[Gllug] Code Tux
Bruce Richardson
brichardson at lineone.net
Fri Jul 20 11:57:55 UTC 2001
On 7/20/01, 9:23:46 AM, Gordon Joly <gordon.joly at pobox.com> wrote
regarding [Gllug] Code Tux:
> So, no holes in Linux then?
> :-)
Oh yes, but since Linux installations are so much more varied
(different distributions, different versions, different security
set-ups, wider choice of components/applications for any specific
task) it's far harder to exploit vulnerabilities on the same wide
scale. Add to that the fact that it's simply easier to secure an
open, modular freenix set-up than a monolithic, opaque proprietary system.
That said...
<rant>
If only the Linux distributions paid the same attention to security as
the *BSD people. Instead, they default to installing every imaginable
service and turning them all on. This is a MS-style "don't frighten
the newbie, don't even give them the burden of having to tick an 'I
want this service' box" approach and criminally stupid.
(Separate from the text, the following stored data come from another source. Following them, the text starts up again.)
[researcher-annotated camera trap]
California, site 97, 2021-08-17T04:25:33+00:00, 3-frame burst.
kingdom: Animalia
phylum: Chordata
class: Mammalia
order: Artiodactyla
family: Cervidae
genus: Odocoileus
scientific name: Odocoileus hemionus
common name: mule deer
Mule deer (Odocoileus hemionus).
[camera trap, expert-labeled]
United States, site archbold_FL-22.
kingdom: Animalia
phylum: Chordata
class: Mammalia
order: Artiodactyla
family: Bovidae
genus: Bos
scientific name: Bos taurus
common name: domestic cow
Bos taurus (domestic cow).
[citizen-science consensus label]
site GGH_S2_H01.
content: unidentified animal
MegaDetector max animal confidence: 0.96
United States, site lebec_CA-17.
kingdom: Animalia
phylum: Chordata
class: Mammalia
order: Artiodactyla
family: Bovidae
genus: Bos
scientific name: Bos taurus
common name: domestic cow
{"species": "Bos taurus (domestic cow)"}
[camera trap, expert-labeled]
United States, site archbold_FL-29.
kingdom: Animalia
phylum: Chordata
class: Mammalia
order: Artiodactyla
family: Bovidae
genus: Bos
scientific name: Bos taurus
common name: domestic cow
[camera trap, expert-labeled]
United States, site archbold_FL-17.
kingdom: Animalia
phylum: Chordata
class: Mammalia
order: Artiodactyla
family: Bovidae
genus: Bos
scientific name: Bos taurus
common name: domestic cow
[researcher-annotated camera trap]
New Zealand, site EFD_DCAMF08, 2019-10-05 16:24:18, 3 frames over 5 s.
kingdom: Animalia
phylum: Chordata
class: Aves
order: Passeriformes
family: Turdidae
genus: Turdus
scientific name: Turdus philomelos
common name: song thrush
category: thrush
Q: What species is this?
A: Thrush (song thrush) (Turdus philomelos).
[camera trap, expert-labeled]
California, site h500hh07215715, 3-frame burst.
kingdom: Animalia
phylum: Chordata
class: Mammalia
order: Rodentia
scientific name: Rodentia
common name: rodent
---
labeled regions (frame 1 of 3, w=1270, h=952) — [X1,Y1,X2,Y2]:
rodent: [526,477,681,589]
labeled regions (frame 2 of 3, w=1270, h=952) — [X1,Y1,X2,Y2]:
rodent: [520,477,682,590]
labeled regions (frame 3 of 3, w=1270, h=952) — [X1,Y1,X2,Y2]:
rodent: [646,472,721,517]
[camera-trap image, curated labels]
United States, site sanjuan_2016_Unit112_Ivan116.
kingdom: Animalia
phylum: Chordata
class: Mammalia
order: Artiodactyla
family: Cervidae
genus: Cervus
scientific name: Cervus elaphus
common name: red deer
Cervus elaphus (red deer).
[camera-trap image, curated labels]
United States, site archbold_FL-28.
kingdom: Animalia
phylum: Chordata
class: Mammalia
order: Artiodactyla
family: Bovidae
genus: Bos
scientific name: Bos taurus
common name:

How many
newbies are going to want talkd or fingerd, ffs, or even know what
they are?
Taking the attitude that you'll lock it down if you know what you're
doing just is not acceptable.
I also wouldn't mind seeing security becoming a little more of a
priority in Linux kernel development. FreeBSD has the Securelevel
flags which allow you to set basic security measures in the kernel -
set to level 2 and immutable/append-only flags cannot be changed,
/dev/mem and /dev/kmem are locked, disk mount settings can't be
tampered with and so on. It's not perfect but it's another layer in
the onion of security.
</rant>
I see there's talk in the Debian developers list of putting
capabilities into the kernel by default. About time.